If it is the case that this gender discrimination begins in college, then college is where it has to be stopped. The College of William and Mary should survey its male and female students majoring in STEM subjects to gauge sentiment. The women could be asked if they have ever felt that the College or academic life has discouraged their STEM pursuits, and the men could be asked how they treat their female counterparts. If the results are concerning, the College could, and should, take action to address the issue. The College should organize science programs that appeal to women. Additionally, professors, advisors and parents must not discourage their female students if they want to study STEM subjects.

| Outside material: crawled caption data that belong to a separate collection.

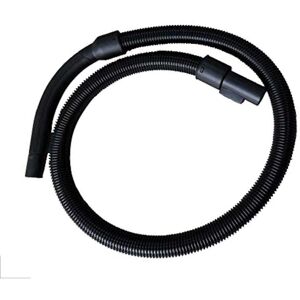 Hoover Model 144110 Flexible Hose with Handle - Vacuum Cleaner Hoover Model 144110 Flexible Hose with Handle - Vacuum Cleaner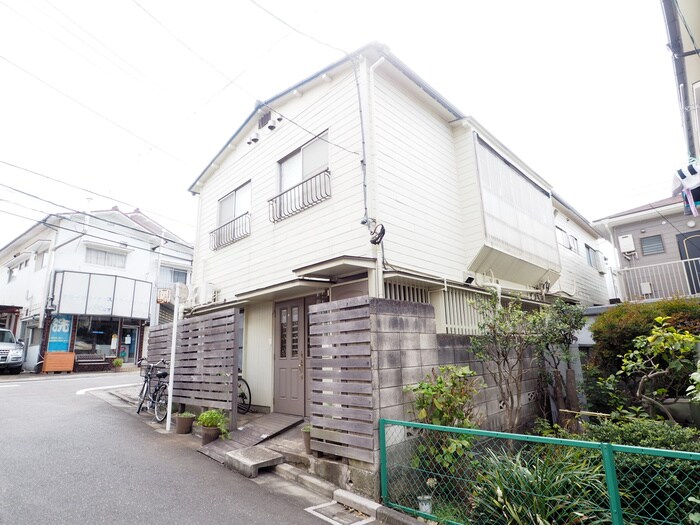 物件外観写真5　(その他)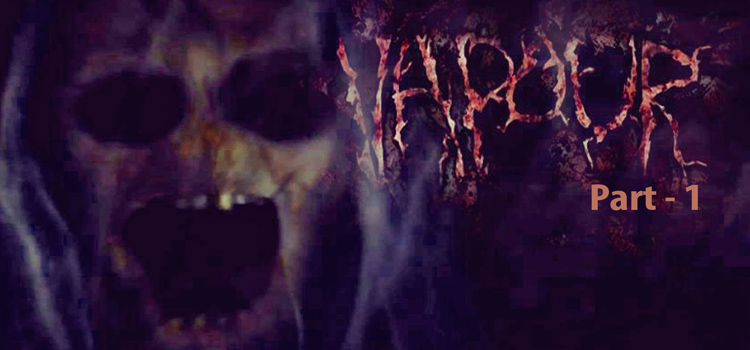 Vapour Part 1 Free Download FULL Version PC Game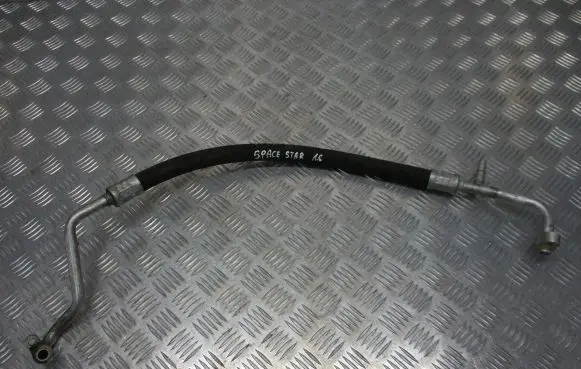 Mitsubishi Space Star Air conditioning (A/C) pipe/hose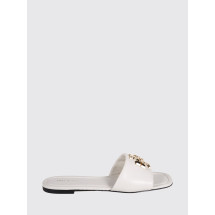 [Tory Burch] Sandals SS26 157966 250
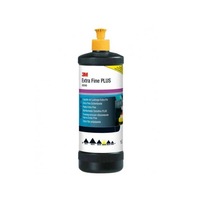 pasta polis abraziva extra fina pentru lac src 3m 1kg imagen 16_0_
0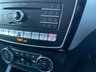 USED 2018 18 MERCEDES-BENZ GLE-CLASS 5.5 AMG GLE 63 S 4MATIC PREMIUM 5d 577 BHP SERVICE 1,2 AND 3 WITH MERCEDES. NEXT SERVICE DUE IN APPRX 150 DAYS ACCORDING TO DASH. Huge Spec Awesome Exhaust Note Panoramic Roofs, AMG Sports Exhaust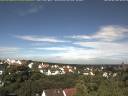 Vorschaubild von 05.08.2025 09:36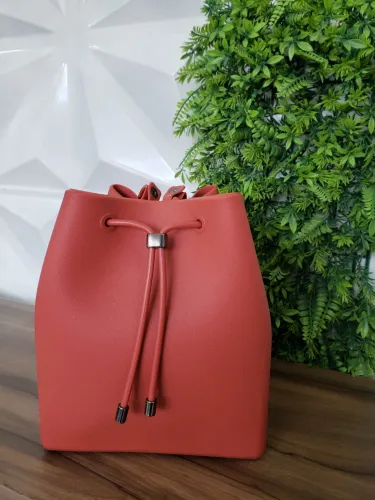 Bolsa
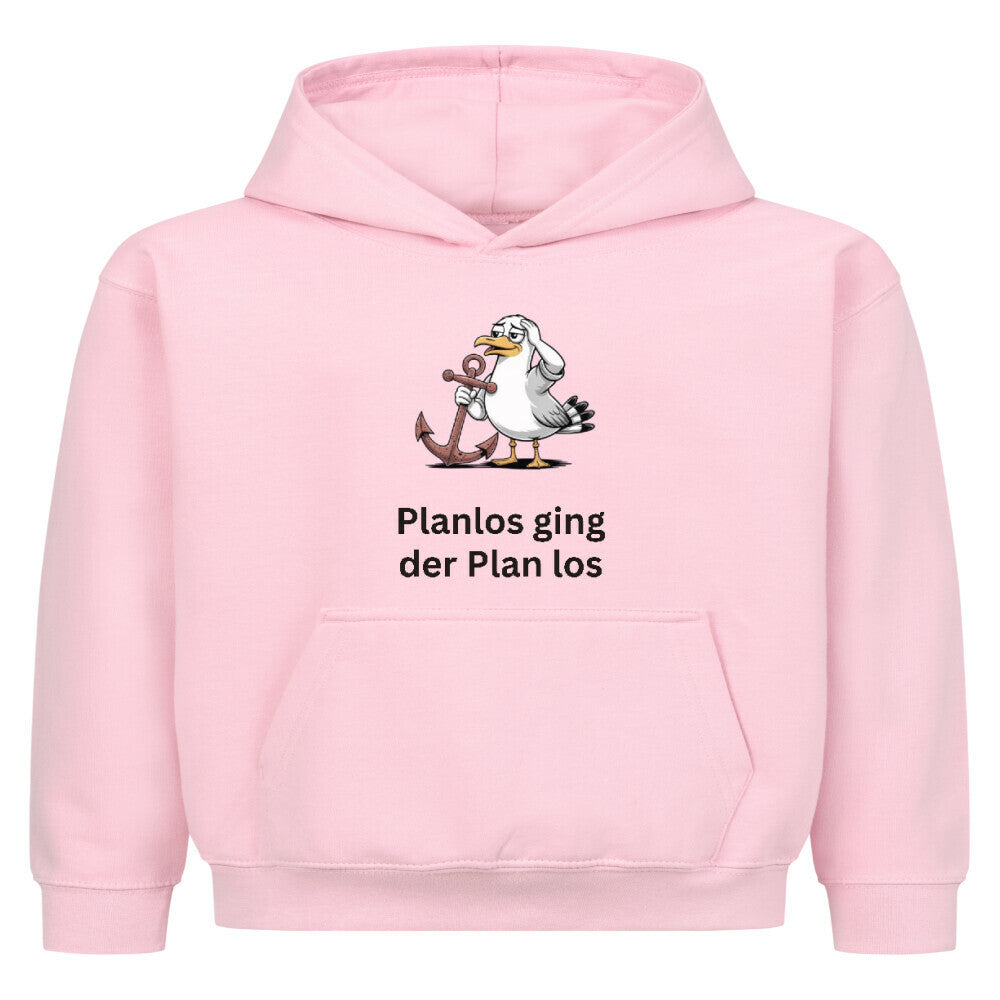 Image for color: pink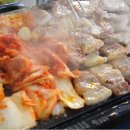 날마다33데이삼겹살 이미지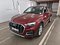 preview Audi Q5 #0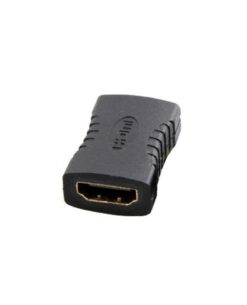 Xtech Adpt HDMI f HDMI f XTC333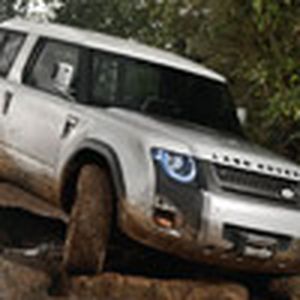 IAA 2011: Eine Vorschau auf die Highlights (Archiv: Vogel Business Media)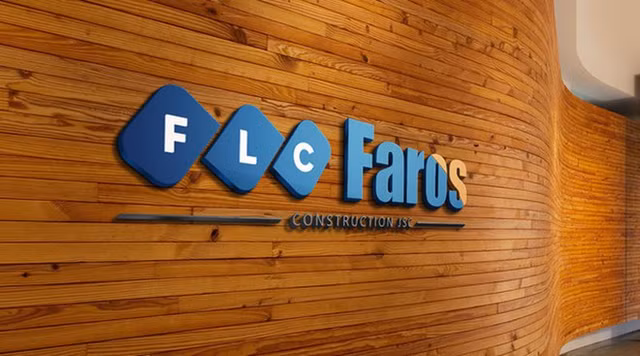 FLC Faros lỗ 150 tỷ đồng trong quý 2, cổ phiếu mất giá 92% trong vòng 1 năm FLC Faros lo 150 ty dong trong quy 2, co phieu mat gia 92% trong vong 1 nam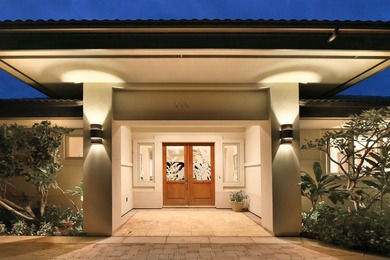 Welcome to 116 Pulelehua Street in Pineapple Hill Estates, where - photo 6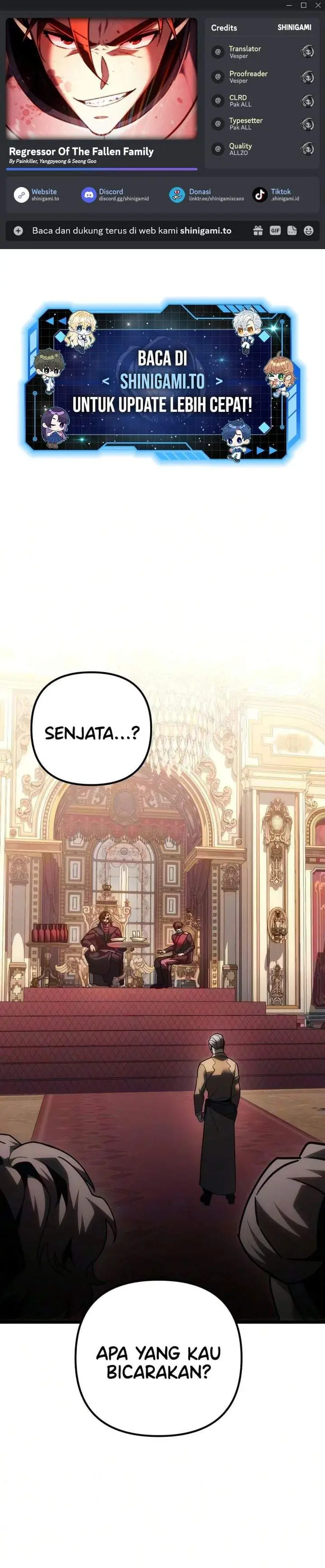 image-komik-regressor-of-the-fallen-family-chapter-137-0/54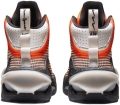 nike men s air zoom jump g t basketball shoes cone phantom us footwear size system adult men numeric medium numeric 11 cone phantom 0b37 11292583 120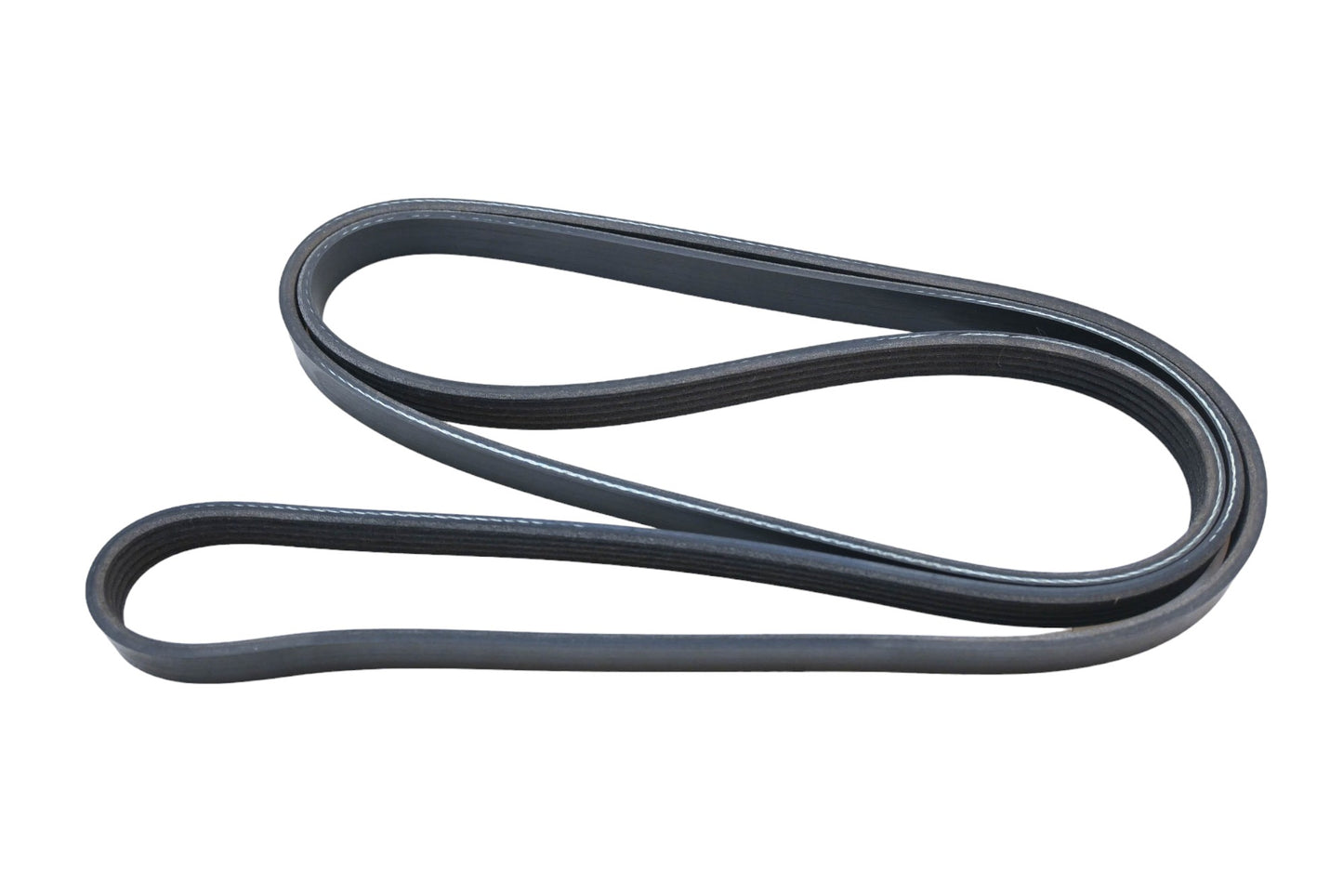 Gates K050778, 5PK1976 Micro-V Serpentine Belt NOS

In order to combat gender inequality in STEM fields, we must first recognize that it exists. Once we do that, we need to start building a community that neither implicitly nor explicitly endorses the notion that only males can succeed in STEM. As Eileen Pollack aptly alludes to in her recent article in the New York Times Magazine, this means dumping the “Big Bang Theory” Sheldon-Penny dynamic in favor of a more complex, truthful one. The STEM gender gap is not a deficiency of female talent and ability, but unexploited potential.